Thursday, December 10, 2015

The car is king in Texas

In my series of dispatches from Fort Worth I was waxing about the walkable downtown and the place making qualities of Sundance Square Plaza. Those advances should not cover up the overwhelming reality of car dominance that is felt right around the downtown core through a set of freeways cascading through neighborhoods and making the growing city rather disjointed.

There are promising examples of urban repair such as the Lancaster Avenue boulevard reconfiguration in which highway 30 was actually widened and increased in capacity which would it have happened at grade or in the old alignment would have threatened the historic post office within inches. So the entire freeway was actually pushed north and the old right of way is now in the process of being reconfigured as a six lane urban boulevard. But the elevated and widened I-30 is a significant barrier separating a thriving downtown from an equally thriving Near Southside with its burgeoning arts district around Magnolia Avenue and its two affluent historic districts.

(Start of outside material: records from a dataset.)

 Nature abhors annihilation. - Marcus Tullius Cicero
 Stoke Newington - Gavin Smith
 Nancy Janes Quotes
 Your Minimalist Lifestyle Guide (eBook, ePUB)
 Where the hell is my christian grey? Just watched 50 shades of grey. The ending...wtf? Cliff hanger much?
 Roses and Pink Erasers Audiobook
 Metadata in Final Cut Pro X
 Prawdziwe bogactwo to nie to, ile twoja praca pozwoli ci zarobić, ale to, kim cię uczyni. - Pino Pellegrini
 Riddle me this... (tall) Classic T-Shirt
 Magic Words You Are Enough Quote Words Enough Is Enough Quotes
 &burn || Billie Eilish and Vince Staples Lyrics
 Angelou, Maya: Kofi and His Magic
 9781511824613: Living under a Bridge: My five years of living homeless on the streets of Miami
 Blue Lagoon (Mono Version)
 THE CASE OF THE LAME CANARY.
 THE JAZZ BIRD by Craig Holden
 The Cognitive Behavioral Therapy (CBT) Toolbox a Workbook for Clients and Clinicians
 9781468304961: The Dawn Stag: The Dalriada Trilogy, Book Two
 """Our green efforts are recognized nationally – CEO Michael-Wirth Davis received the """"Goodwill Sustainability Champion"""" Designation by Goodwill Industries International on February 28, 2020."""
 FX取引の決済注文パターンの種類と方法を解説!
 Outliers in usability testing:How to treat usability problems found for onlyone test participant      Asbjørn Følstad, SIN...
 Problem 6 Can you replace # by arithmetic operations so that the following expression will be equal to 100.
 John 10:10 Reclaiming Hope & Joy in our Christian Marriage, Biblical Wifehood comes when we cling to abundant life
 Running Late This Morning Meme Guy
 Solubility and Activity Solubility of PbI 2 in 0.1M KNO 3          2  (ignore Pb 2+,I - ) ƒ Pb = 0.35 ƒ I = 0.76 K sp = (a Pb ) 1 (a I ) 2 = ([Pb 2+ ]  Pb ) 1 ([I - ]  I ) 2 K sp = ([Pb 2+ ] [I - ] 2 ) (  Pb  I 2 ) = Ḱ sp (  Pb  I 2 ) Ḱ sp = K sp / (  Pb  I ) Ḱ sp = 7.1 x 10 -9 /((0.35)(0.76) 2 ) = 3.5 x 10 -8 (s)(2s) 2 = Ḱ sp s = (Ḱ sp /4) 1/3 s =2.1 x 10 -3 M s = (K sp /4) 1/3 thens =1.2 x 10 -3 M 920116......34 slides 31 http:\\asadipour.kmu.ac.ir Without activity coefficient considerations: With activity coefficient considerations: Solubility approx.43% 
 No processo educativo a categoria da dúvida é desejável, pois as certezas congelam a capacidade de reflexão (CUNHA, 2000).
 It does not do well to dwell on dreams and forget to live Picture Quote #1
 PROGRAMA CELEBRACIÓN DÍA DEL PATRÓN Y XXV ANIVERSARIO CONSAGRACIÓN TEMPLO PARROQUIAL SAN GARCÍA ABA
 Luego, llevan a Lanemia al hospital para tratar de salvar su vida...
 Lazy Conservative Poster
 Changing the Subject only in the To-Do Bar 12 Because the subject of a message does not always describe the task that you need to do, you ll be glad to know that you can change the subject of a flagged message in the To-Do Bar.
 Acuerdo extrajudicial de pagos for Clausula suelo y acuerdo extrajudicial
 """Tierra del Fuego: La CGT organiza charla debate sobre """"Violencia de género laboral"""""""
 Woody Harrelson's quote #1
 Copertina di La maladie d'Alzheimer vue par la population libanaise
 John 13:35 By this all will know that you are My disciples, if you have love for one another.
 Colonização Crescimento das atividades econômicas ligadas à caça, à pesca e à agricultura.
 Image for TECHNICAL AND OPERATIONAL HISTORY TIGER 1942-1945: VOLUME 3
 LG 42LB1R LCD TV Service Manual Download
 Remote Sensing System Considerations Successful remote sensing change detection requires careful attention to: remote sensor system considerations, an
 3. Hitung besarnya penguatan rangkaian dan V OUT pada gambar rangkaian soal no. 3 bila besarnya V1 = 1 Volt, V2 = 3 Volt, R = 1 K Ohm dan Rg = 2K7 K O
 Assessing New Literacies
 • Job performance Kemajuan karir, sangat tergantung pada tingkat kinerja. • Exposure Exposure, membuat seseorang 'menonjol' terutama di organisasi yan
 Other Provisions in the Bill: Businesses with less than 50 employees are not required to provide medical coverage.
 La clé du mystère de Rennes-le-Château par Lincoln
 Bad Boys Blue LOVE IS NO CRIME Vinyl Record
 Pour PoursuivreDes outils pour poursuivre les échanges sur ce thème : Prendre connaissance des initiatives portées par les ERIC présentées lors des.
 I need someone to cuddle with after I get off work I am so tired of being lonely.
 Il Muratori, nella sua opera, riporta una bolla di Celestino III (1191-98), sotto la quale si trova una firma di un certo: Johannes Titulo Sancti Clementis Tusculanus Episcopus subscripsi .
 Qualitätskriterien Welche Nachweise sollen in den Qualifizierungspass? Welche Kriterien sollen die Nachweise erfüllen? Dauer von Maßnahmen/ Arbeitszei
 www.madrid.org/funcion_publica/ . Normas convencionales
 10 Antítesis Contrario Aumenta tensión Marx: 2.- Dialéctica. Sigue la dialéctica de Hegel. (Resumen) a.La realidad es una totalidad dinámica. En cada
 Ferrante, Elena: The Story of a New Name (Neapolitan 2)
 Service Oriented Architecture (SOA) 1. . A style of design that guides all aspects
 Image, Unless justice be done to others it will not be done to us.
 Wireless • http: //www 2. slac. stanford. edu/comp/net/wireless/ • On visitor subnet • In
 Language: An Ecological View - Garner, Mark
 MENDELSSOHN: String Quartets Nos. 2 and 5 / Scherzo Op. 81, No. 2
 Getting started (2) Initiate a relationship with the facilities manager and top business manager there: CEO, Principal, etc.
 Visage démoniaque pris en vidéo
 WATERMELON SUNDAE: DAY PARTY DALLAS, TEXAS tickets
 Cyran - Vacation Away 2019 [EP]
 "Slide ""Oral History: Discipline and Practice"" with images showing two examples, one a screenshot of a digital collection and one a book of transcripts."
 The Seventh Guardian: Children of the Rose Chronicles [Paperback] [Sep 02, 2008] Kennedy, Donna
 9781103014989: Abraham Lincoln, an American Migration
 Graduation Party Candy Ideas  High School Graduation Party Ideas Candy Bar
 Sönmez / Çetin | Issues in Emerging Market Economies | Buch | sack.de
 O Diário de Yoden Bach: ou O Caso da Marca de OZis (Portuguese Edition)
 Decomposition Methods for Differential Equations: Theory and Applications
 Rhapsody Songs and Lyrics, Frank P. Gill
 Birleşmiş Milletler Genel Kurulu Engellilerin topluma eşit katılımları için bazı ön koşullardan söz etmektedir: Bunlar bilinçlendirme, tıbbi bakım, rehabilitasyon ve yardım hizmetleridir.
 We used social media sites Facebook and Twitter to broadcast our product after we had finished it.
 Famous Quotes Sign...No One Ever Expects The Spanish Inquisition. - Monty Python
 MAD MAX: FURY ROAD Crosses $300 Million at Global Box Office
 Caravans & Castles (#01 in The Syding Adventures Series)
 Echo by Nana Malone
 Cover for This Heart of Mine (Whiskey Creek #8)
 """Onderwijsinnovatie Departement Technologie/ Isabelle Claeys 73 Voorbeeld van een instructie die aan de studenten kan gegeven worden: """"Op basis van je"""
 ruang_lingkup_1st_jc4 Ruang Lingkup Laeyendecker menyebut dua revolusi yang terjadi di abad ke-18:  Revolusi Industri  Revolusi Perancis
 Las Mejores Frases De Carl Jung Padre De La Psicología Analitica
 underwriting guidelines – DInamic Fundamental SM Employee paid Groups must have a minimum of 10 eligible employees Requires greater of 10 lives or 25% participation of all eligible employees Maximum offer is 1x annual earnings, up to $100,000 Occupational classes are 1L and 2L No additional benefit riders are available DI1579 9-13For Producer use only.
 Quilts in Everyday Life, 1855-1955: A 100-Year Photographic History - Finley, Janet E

I-35 separates downtown from the Trinity River and where I-30 and I-35 intersect a multi-tiered spaghetti bowl of an interchange has sprung up that casts its noise from some 70' height.

For a city of over 800,000 residents Forth Worth has a very anemic bus system running about 180 buses (compared to Baltimore's 800 buses. Some smaller cities such as Arlington have banned transit from their city limits. The region and TxDOT are studying an option to extend a high speed rail line that is envisioned to go from Houston to Dallas to the city and it will also soon have a railway line connecting downtown to the Dallas-Fort Worth Airport. A streetcar project that had been fully funded was recently killed though.

For the time being, car dominance is pretty much guaranteed.